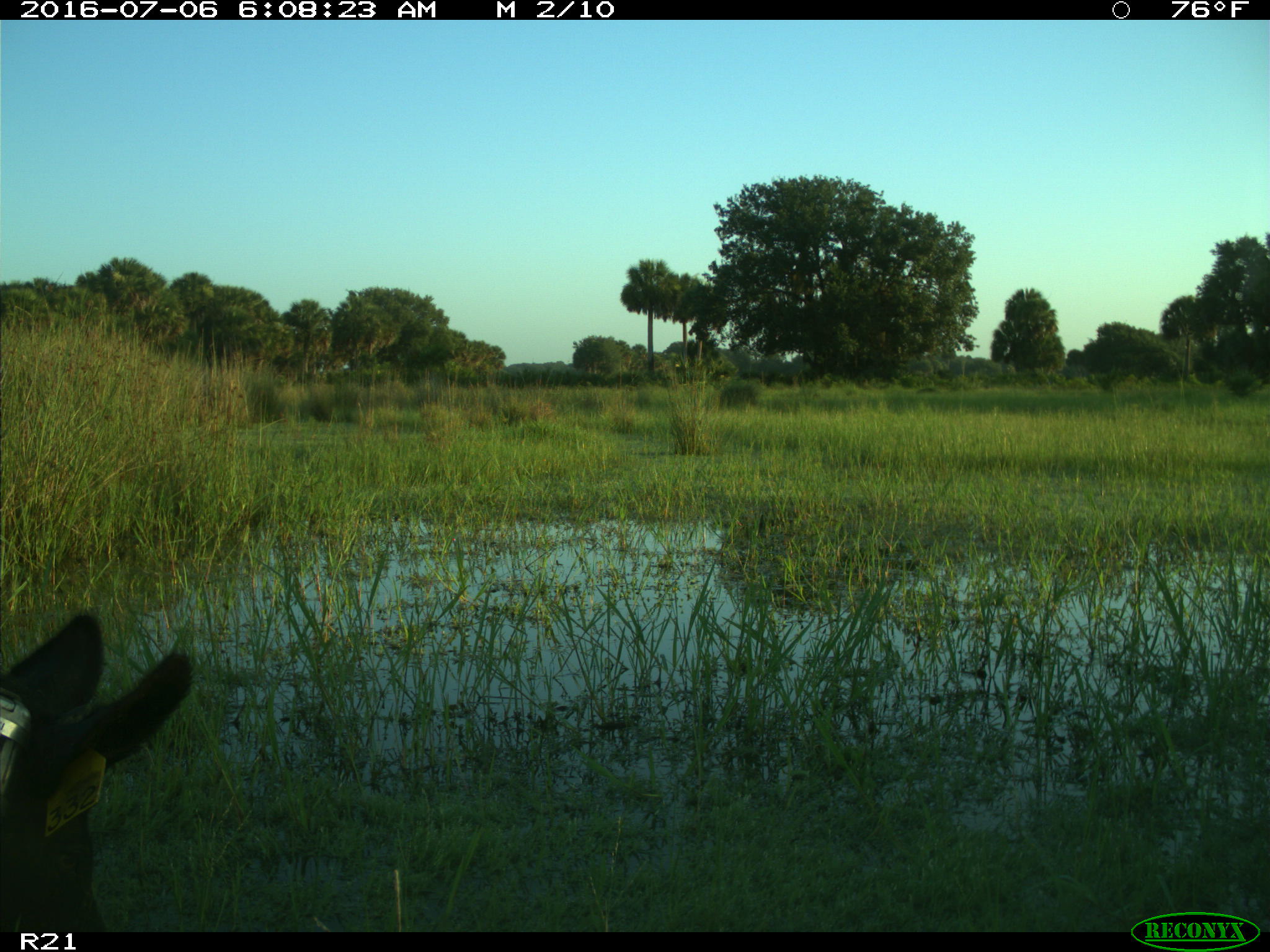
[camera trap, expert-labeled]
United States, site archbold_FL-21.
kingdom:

· · · · ·

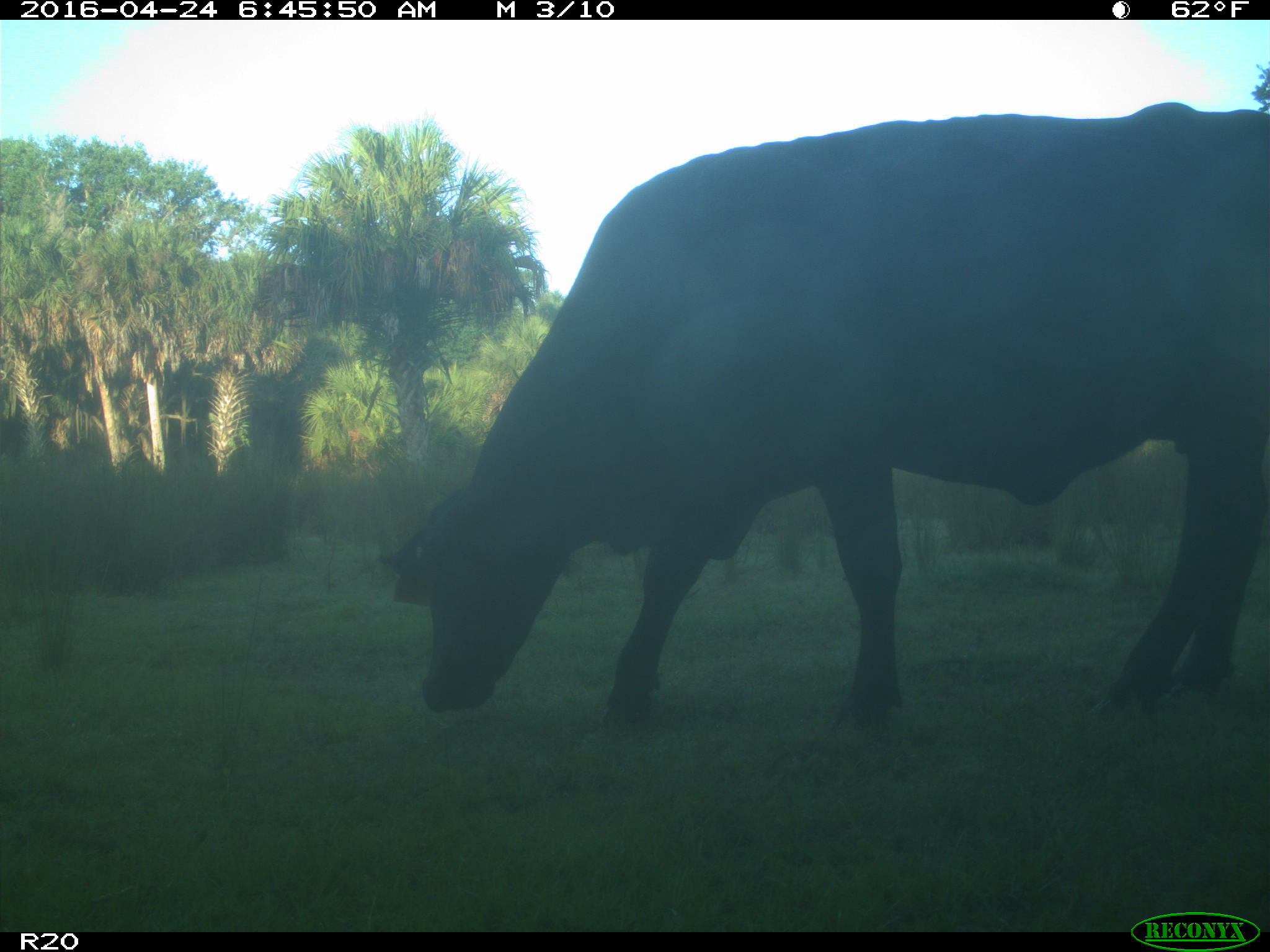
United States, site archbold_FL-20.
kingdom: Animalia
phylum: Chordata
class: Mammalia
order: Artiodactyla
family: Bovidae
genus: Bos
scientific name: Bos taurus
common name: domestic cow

· · · · ·

→ WORK REQUEST:
Search the data for "States". Copy every line that has it.

→ WRITTEN SOLUTION:
United States, site archbold_FL-21.
United States, site archbold_FL-20.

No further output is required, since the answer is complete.